Lyra mencoba menahan tawa ketika Ares berusaha membuka botol sabun itu tapi tak berhasil karena dia tidak tahu.


“ Ada yang salah dengan sabun ini, tidak bisa di buka ” ucap Ares setelah memutar tutup sabun kuat.


“ Benar-benar ini tidak bisa dibuka. Nampaknya perusahaan sabun ini tidak melakukan pekerjaan dengan benar. Aku harus mengajukan protes pada mereka ” rutuk Ares.


Lyra tertawa melihat hal itu.


“ Berikan padaku ” Lyra meraih botol sabun itu dari tangan Ares.


“ Bukan sabunnya yang bermasalah, Anda saja yang tidak tahu cara membukanya ” ejek Lyra.

__ADS_1


“ Lalu apa kamu bisa? ” Ares bertanya seakan mencoba menantang Lyra.


Dengan cepat Lyra menarik saluran kecil di penutup botolnya.


“ Lihat ” ucap Lyra bangga sambil menuangkan sabun itu ke spons.


“ Ba-bagaimana bisa ” guman Ares malu.


“ Karena Tuan tidak tahu, sudahlah biar aku saja yang cuci. Akan lebih cepat jika aku melakukannya ”
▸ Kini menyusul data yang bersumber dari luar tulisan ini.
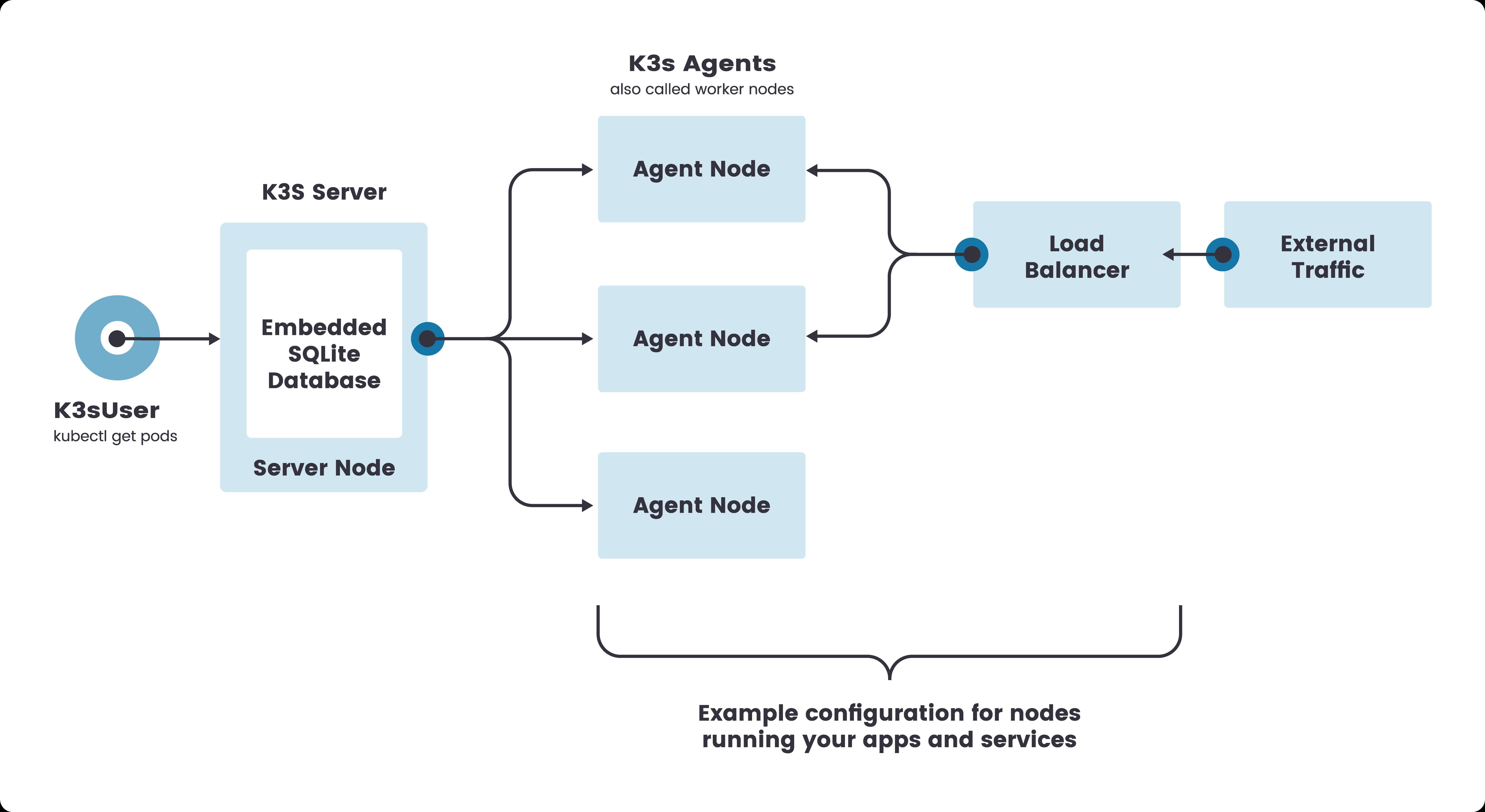 運用 Multipass 與 K3S 建立 Kubernetes 測試環境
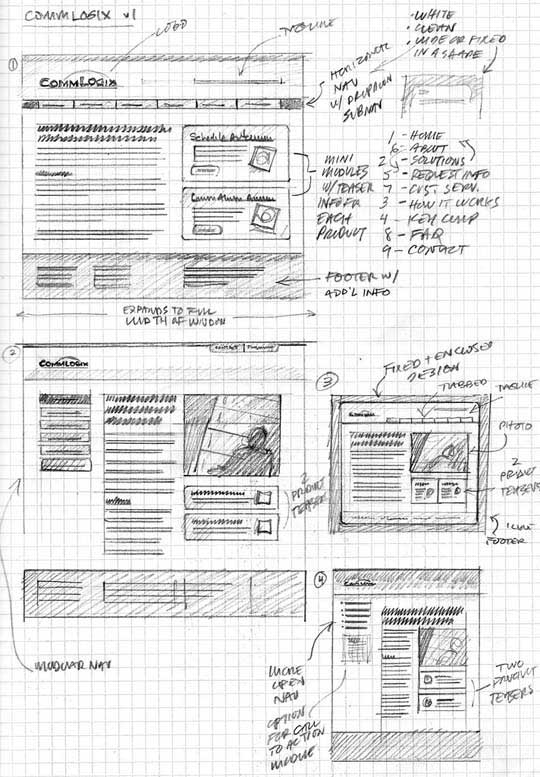 CommLogix Wireframe Sketch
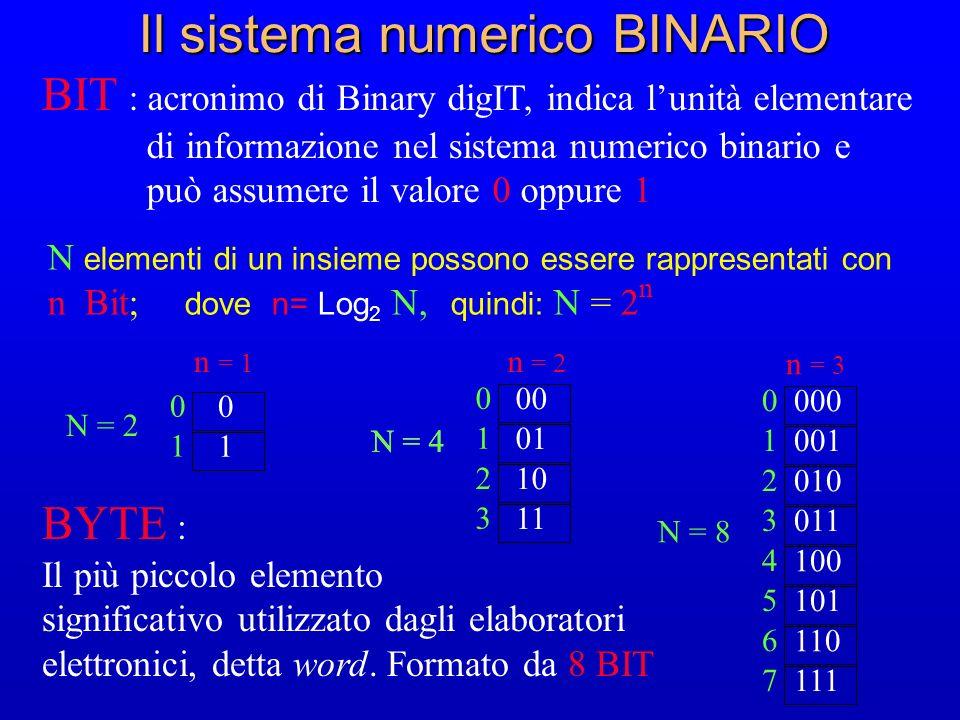 Il sistema numerico BINARIO BIT : acronimo di Binary digIT, indica lunità elementare di informazione nel sistema numerico binario e può assumere il va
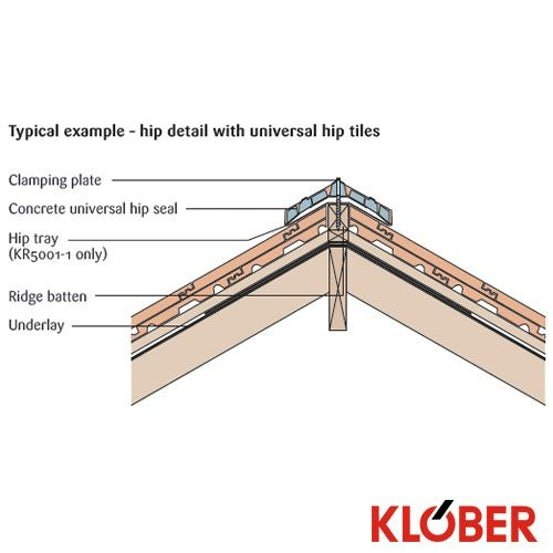 Klober Dry Roll Fix Kit System for Concrete Hip (5m Pack) - Dark Brown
Lyra lalu mencuci piring itu dan menyusunnya kembali ke tempatnya dengan rapi.


“ Aku bisa melakukan pekerjaan lain, mungkin karena sudah lama tidak pernah mengerjakannya saja ” Ares membela diri.
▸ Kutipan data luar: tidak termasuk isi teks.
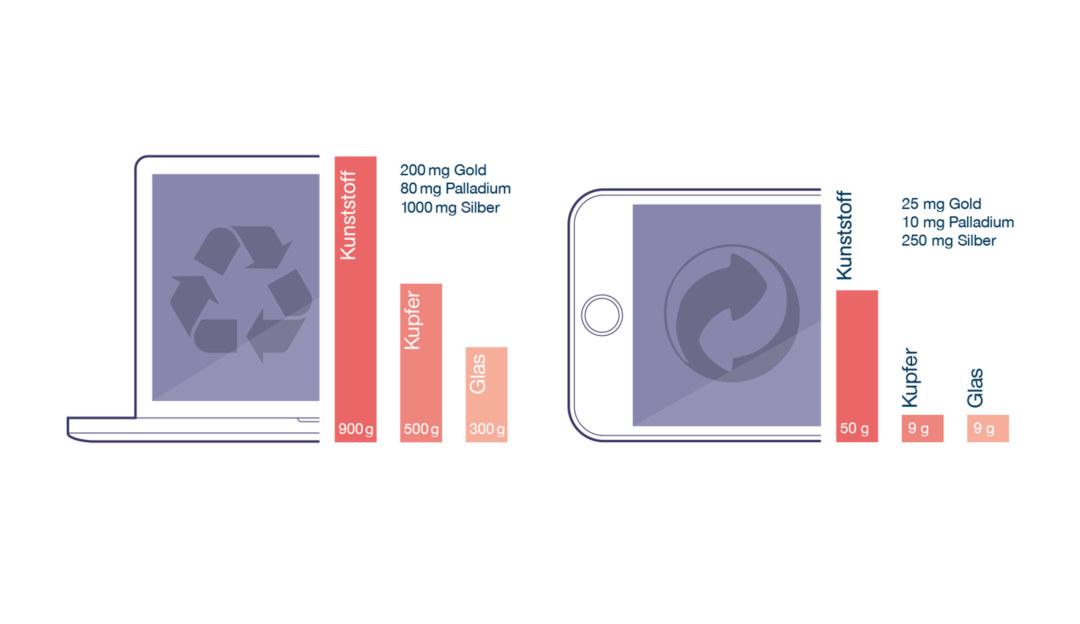 Nützliches und weniger nützliches Wissen aus dem Kreislauf der Rohstoffe. ©Halbautomaten Kommunikationsdesign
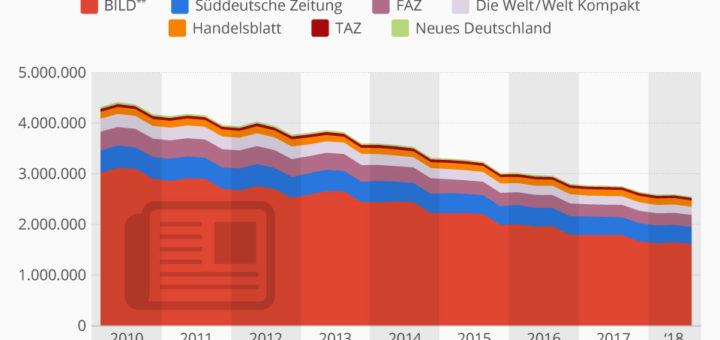 Die Grafik bildet die verkaufte Auflage überregionaler Tageszeitungen in Deutschland ab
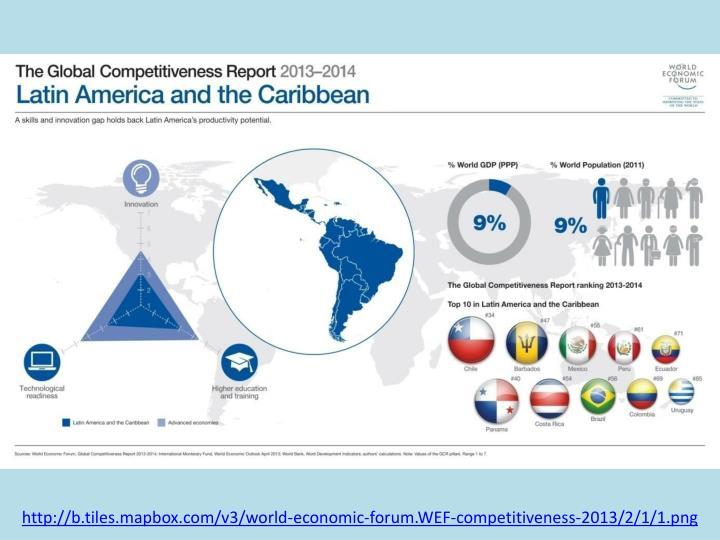 http://b.tiles.mapbox.com/v3/world-economic-forum.WEF-competitiveness-2013/2/1/1.png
“ Iya...iya aku tahu. Setiap orang itu punya keahliannya masing-masing Tuan, hanya kalau Anda memang tidak bisa. Tidak perlu bilang bisa ”


Akhirnya Ares mendesah pasrah.


Lyra membawa buah yang telah selesai di bukanya dan berjalan ke ruang keluarga. Dia menyalakan televisi dan duduk menonton serial kesukaannya.
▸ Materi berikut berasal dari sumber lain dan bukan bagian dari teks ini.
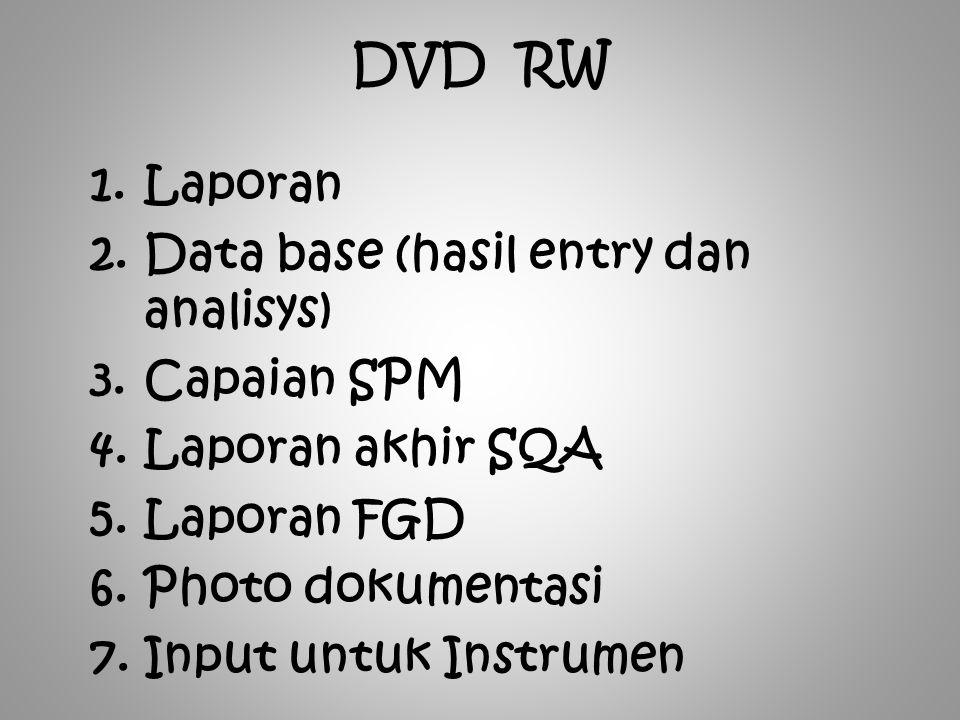 DVD RW 1.Laporan 2.Data base (hasil entry dan analisys) 3.Capaian SPM 4.Laporan akhir SQA 5.Laporan FGD 6.Photo dokumentasi 7.Input untuk Instrumen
“ Hmmm ” desah Lyra puas setelah menikmati buah yang terasa manis itu.


“ Jadi selama tidak masuk kuliah kamu akan melakukan apa? ” tanya Ares setelah menghampiri Lyra.


“ Aku akan istirahat di rumah ” jawab Lyra sambil mengunyah buah di mulutnya.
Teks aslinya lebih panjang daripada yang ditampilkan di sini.